#### Data shown:
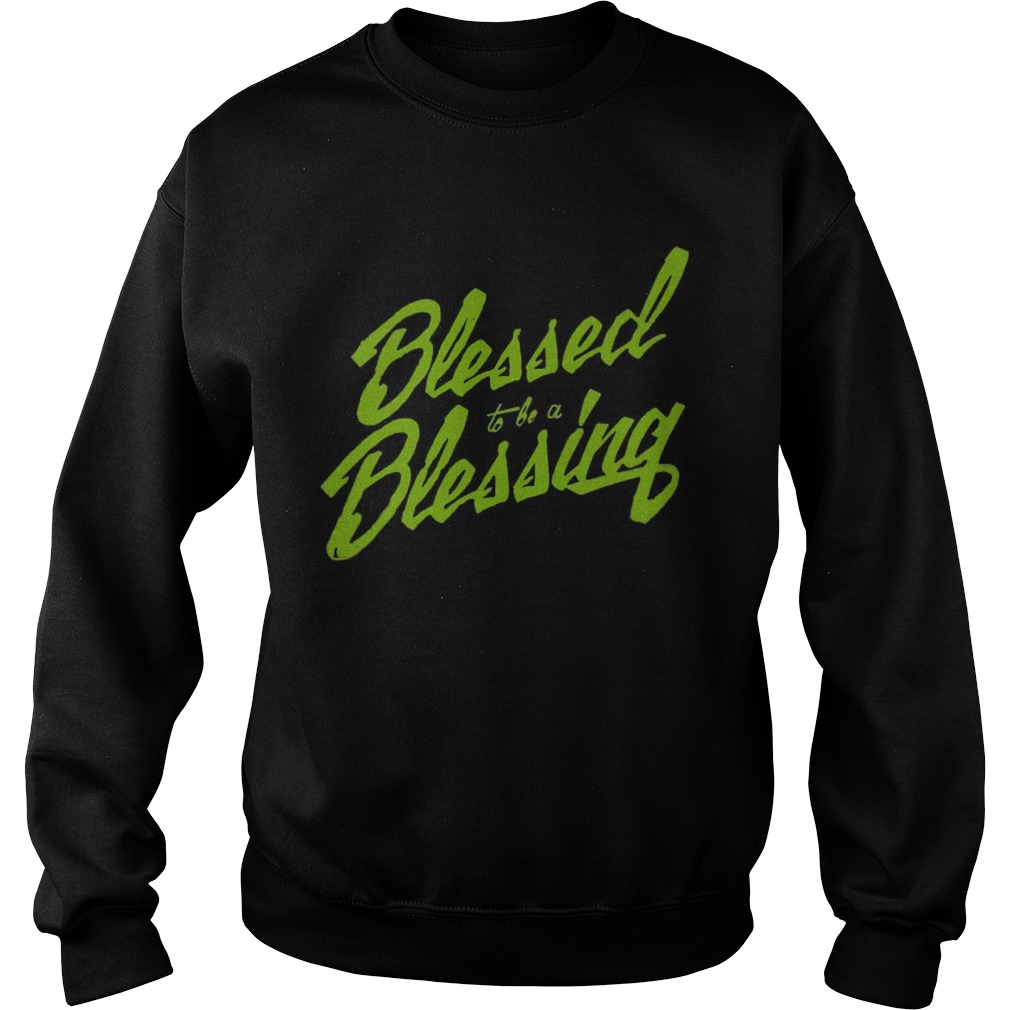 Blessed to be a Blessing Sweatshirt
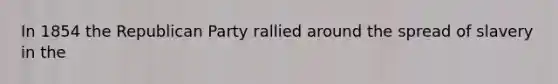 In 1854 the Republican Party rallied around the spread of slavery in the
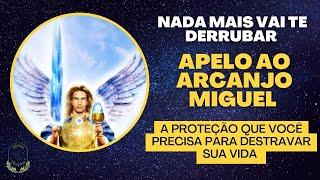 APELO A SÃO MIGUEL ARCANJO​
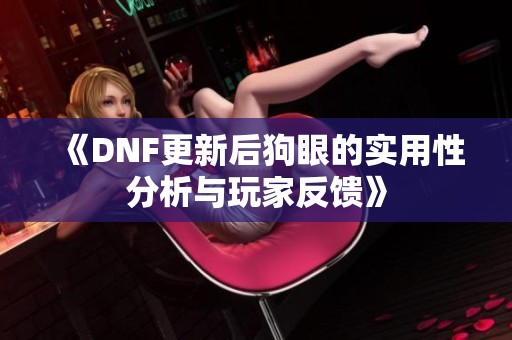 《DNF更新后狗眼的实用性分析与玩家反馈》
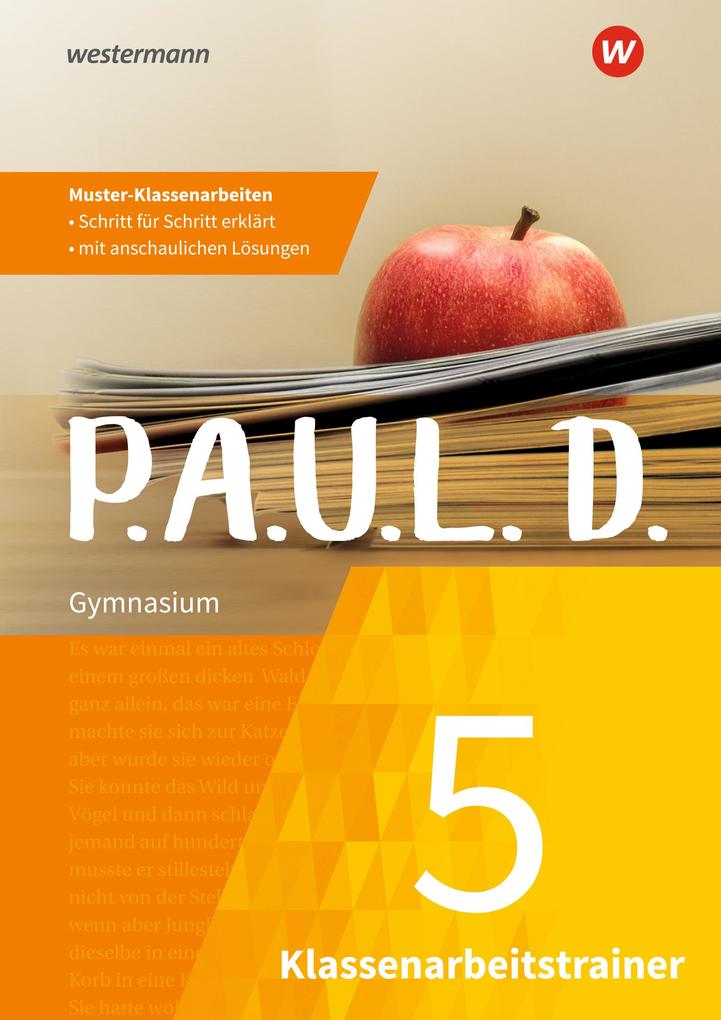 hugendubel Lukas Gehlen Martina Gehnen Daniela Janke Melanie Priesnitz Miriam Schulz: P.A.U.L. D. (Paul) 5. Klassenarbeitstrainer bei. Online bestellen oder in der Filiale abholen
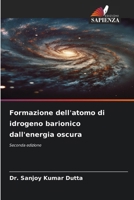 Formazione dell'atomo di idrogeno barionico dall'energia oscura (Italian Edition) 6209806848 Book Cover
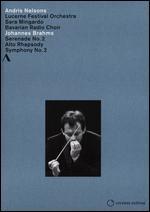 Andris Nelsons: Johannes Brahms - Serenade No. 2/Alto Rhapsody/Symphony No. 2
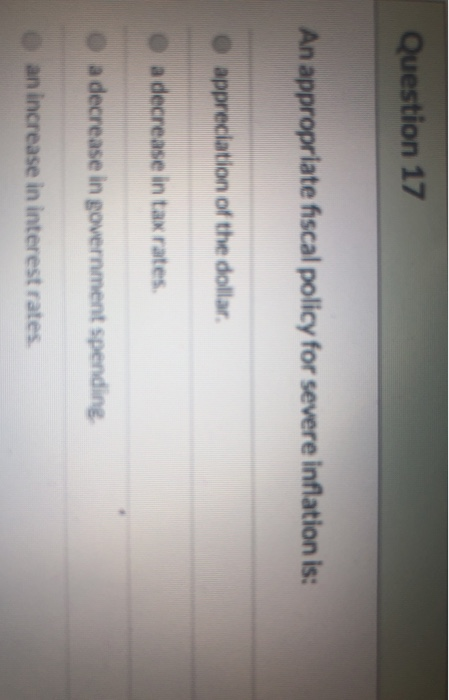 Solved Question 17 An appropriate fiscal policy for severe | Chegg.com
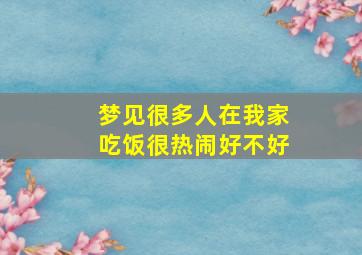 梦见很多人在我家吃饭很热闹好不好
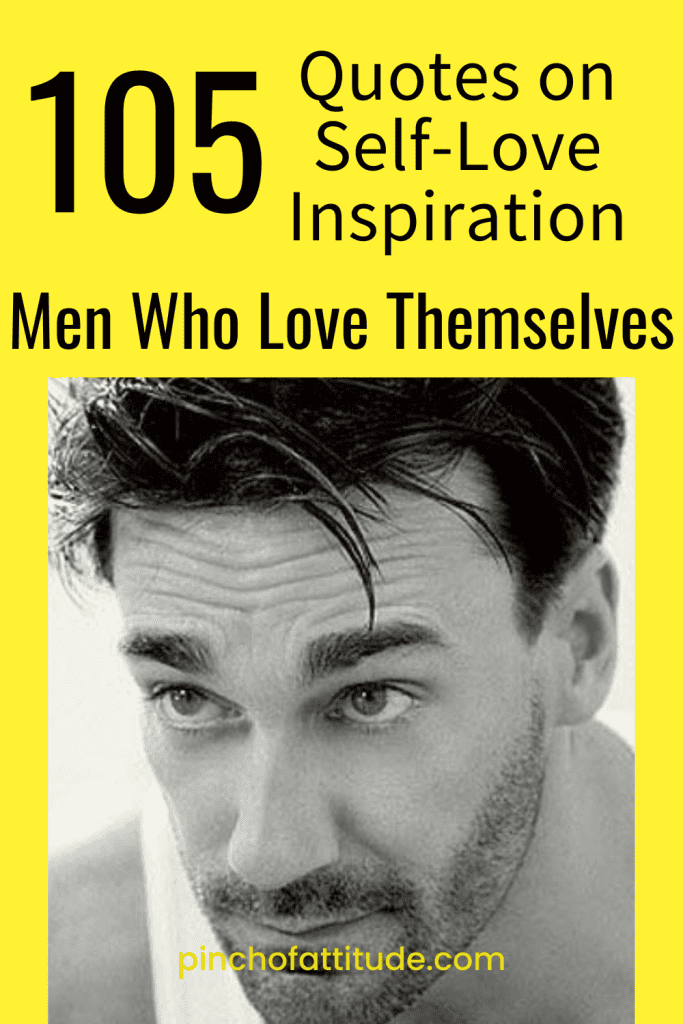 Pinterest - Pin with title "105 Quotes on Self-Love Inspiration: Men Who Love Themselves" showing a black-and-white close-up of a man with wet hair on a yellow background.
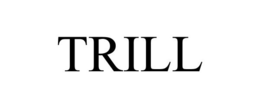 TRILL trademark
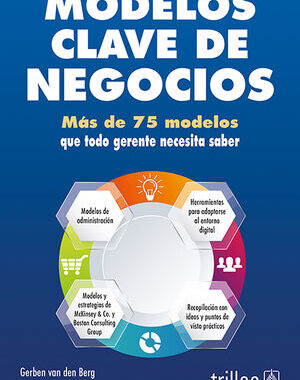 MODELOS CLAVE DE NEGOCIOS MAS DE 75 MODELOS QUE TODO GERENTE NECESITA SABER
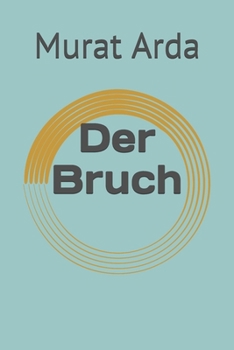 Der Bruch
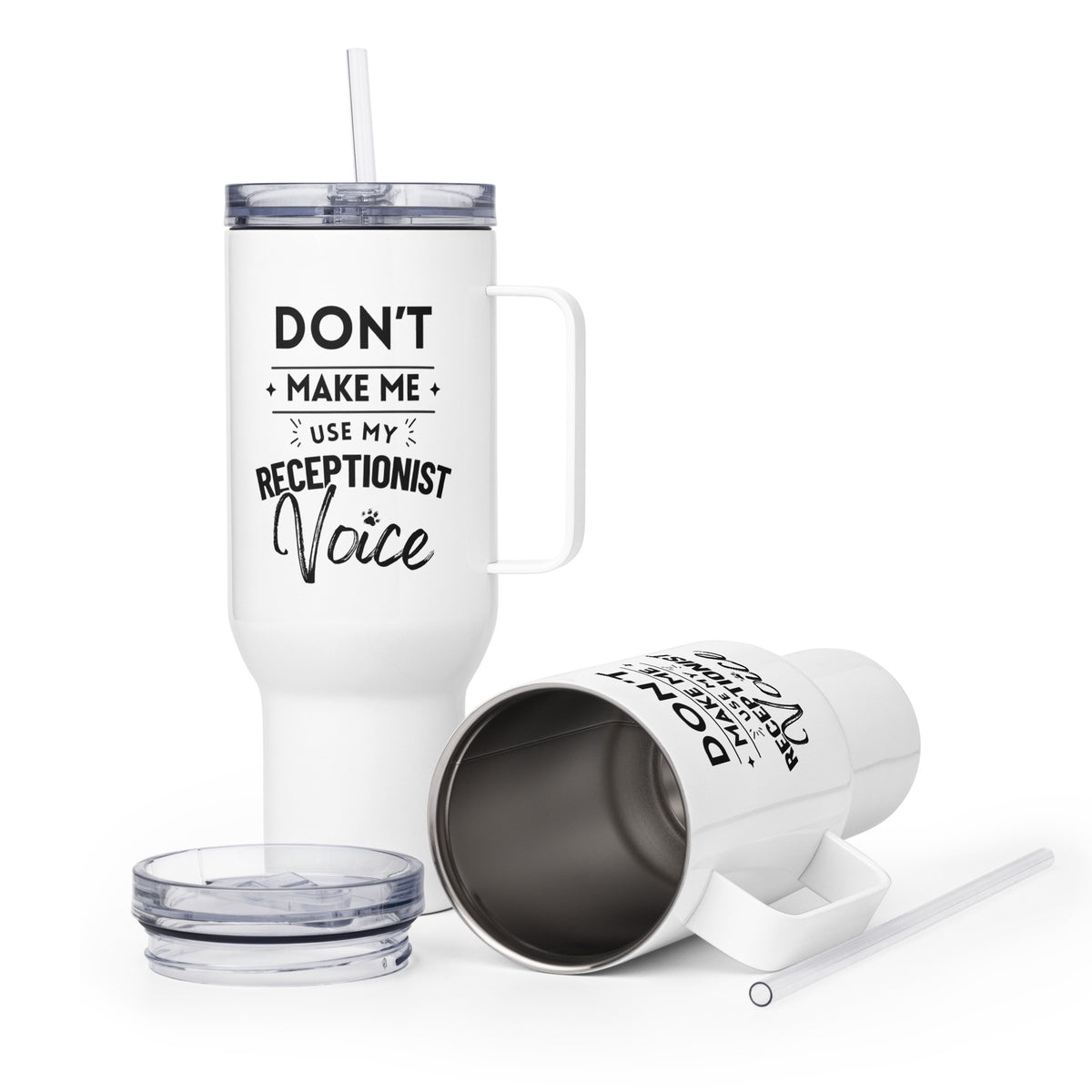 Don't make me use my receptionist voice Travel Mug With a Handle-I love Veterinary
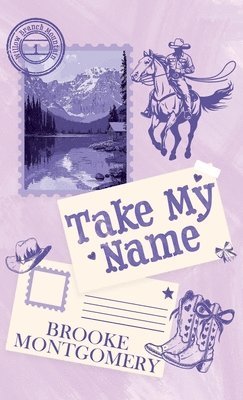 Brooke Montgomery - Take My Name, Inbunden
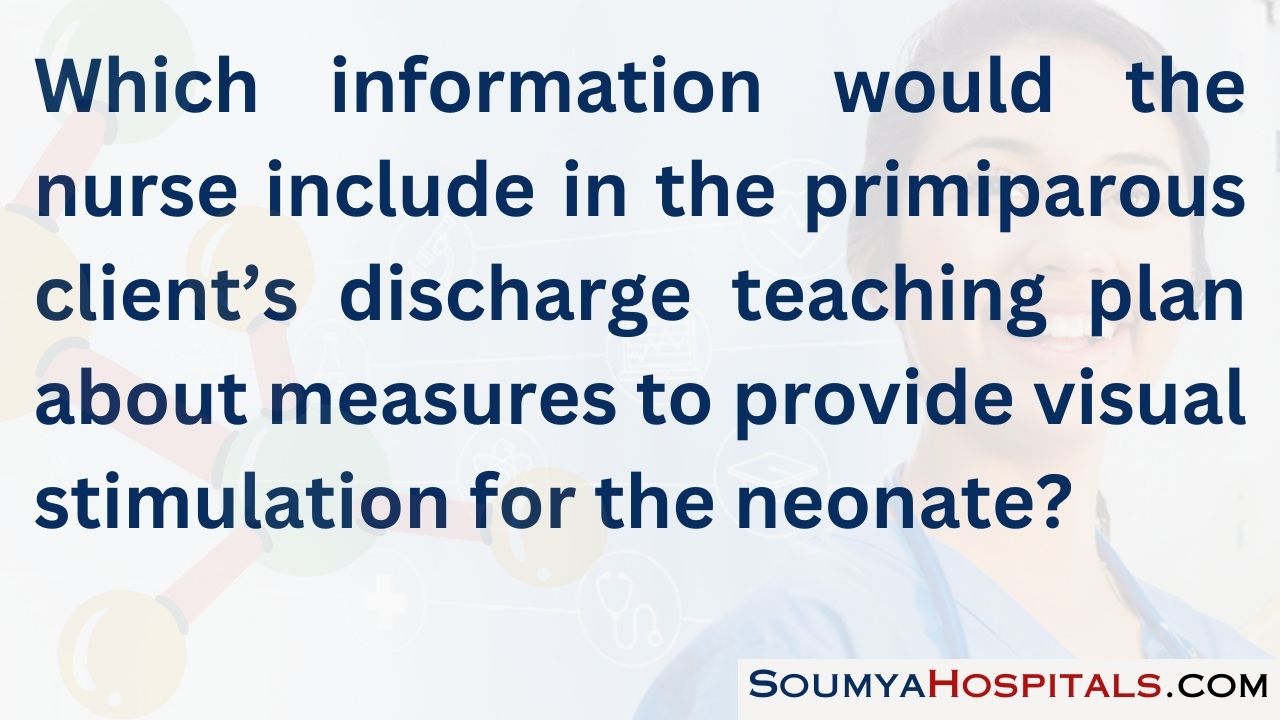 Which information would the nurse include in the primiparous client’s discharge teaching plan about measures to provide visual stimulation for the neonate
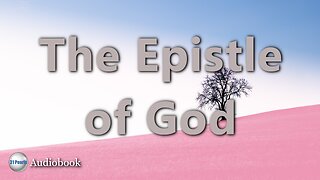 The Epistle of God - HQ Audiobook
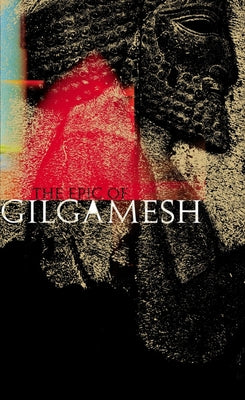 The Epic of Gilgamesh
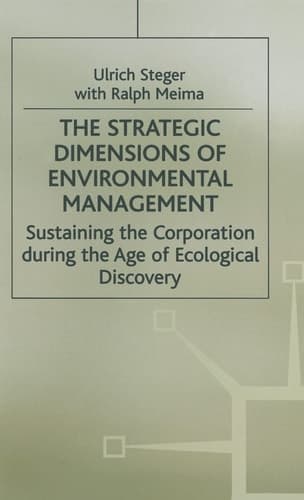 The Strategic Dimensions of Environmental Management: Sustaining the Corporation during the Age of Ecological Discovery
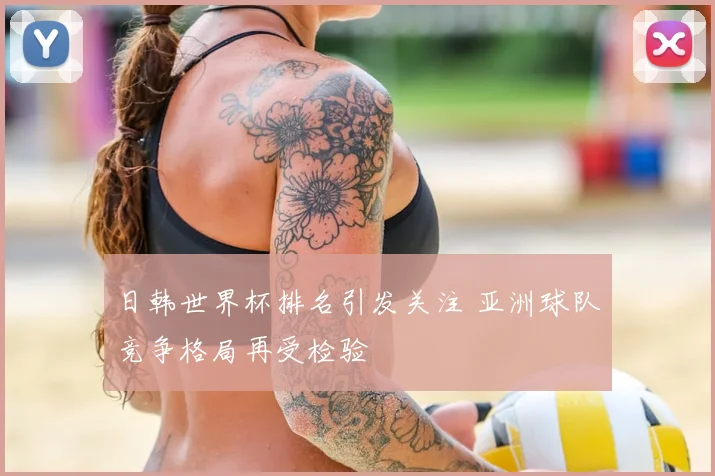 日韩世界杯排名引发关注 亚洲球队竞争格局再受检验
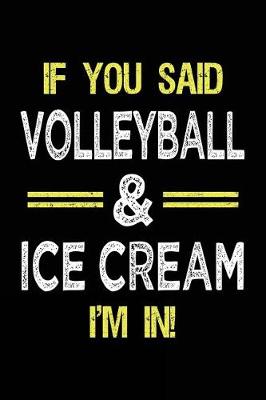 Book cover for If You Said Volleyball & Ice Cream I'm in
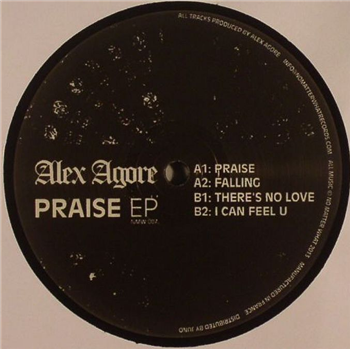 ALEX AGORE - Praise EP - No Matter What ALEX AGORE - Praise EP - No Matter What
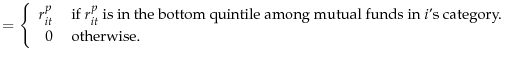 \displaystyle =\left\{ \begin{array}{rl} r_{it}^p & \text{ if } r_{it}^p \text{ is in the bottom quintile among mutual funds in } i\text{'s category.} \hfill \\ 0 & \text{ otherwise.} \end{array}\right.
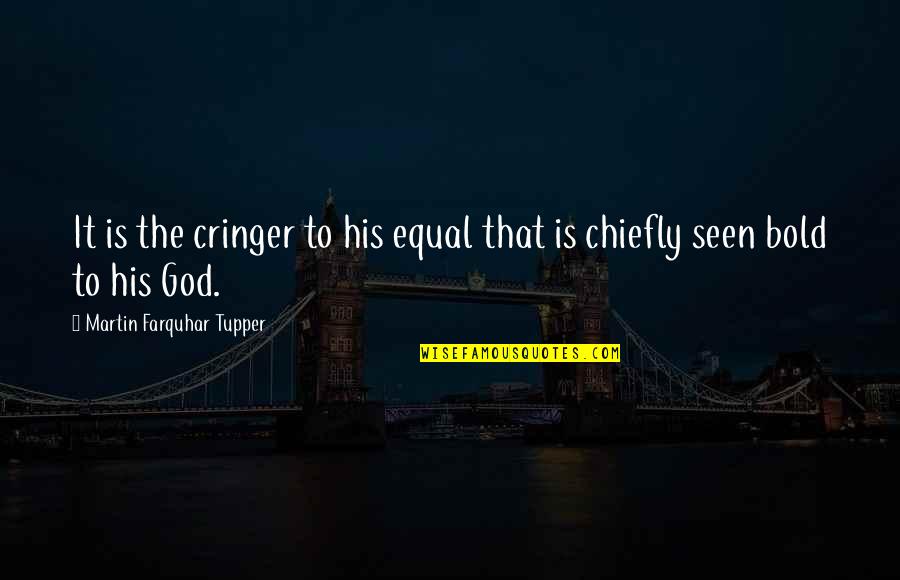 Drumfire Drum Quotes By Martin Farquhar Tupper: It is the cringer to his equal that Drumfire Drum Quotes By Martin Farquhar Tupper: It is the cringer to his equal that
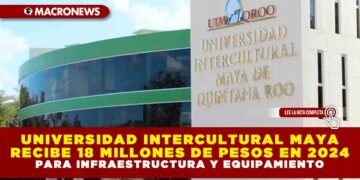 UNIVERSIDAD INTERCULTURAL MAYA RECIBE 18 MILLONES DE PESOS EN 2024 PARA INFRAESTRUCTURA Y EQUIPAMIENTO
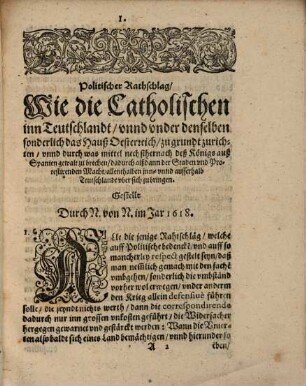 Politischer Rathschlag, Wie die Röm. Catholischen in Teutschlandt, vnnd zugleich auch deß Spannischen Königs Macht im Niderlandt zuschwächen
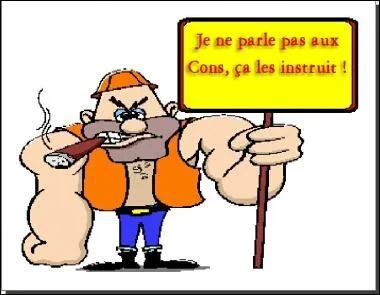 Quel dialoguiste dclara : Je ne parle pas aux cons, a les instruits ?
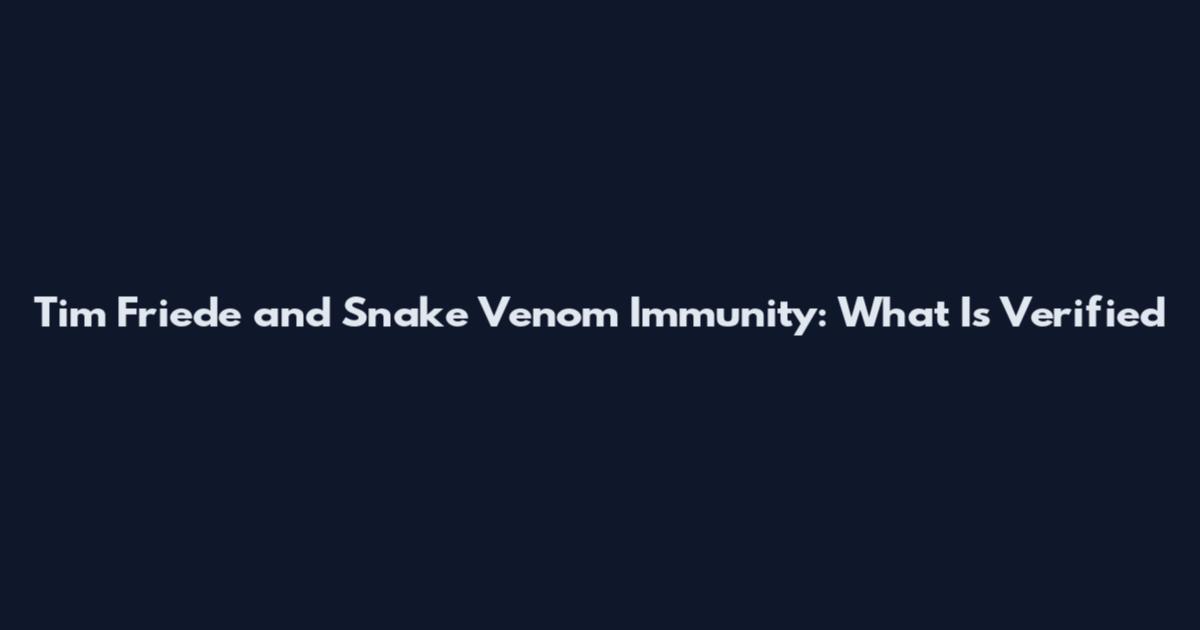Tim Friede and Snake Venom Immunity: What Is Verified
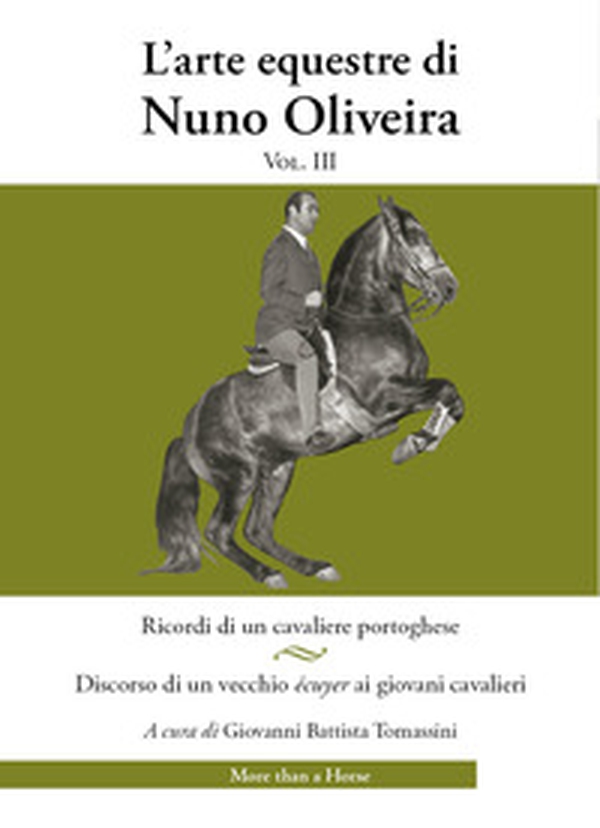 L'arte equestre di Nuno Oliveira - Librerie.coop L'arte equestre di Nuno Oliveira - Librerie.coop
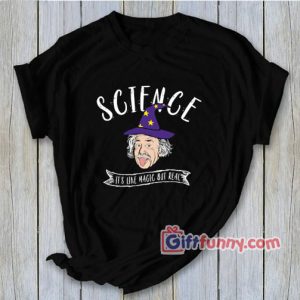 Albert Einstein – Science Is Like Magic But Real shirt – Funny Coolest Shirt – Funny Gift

#### Prompt:
Repeat each entry exactly. Pictures do not belong in the copy.

#### The answer:
 Blessed to be a Blessing Sweatshirt
 In 1854 the Republican Party rallied around the spread of slavery in the
 APELO A SÃO MIGUEL ARCANJO​
 《DNF更新后狗眼的实用性分析与玩家反馈》
 hugendubel Lukas Gehlen Martina Gehnen Daniela Janke Melanie Priesnitz Miriam Schulz: P.A.U.L. D. (Paul) 5. Klassenarbeitstrainer bei. Online bestellen oder in der Filiale abholen
 Formazione dell'atomo di idrogeno barionico dall'energia oscura (Italian Edition) 6209806848 Book Cover
 Andris Nelsons: Johannes Brahms - Serenade No. 2/Alto Rhapsody/Symphony No. 2
 Solved Question 17 An appropriate fiscal policy for severe | Chegg.com
 梦见很多人在我家吃饭很热闹好不好
 Pinterest - Pin with title "105 Quotes on Self-Love Inspiration: Men Who Love Themselves" showing a black-and-white close-up of a man with wet hair on a yellow background.
 TRILL trademark
 MODELOS CLAVE DE NEGOCIOS MAS DE 75 MODELOS QUE TODO GERENTE NECESITA SABER
 Der Bruch
 Don't make me use my receptionist voice Travel Mug With a Handle-I love Veterinary
 Brooke Montgomery - Take My Name, Inbunden
 Which information would the nurse include in the primiparous client’s discharge teaching plan about measures to provide visual stimulation for the neonate
 The Epistle of God - HQ Audiobook
 The Epic of Gilgamesh
 The Strategic Dimensions of Environmental Management: Sustaining the Corporation during the Age of Ecological Discovery
 日韩世界杯排名引发关注 亚洲球队竞争格局再受检验
 Book cover for If You Said Volleyball & Ice Cream I'm in
 ALEX AGORE - Praise EP - No Matter What ALEX AGORE - Praise EP - No Matter What
 \displaystyle =\left\{ \begin{array}{rl} r_{it}^p & \text{ if } r_{it}^p \text{ is in the bottom quintile among mutual funds in } i\text{'s category.} \hfill \\ 0 & \text{ otherwise.} \end{array}\right.
 Drumfire Drum Quotes By Martin Farquhar Tupper: It is the cringer to his equal that Drumfire Drum Quotes By Martin Farquhar Tupper: It is the cringer to his equal that
 UNIVERSIDAD INTERCULTURAL MAYA RECIBE 18 MILLONES DE PESOS EN 2024 PARA INFRAESTRUCTURA Y EQUIPAMIENTO
 Politischer Rathschlag, Wie die Röm. Catholischen in Teutschlandt, vnnd zugleich auch deß Spannischen Königs Macht im Niderlandt zuschwächen
 Quel dialoguiste dclara : Je ne parle pas aux cons, a les instruits ?
Tim Friede and Snake Venom Immunity: What Is Verified
 L'arte equestre di Nuno Oliveira - Librerie.coop L'arte equestre di Nuno Oliveira - Librerie.coop
 Albert Einstein – Science Is Like Magic But Real shirt – Funny Coolest Shirt – Funny Gift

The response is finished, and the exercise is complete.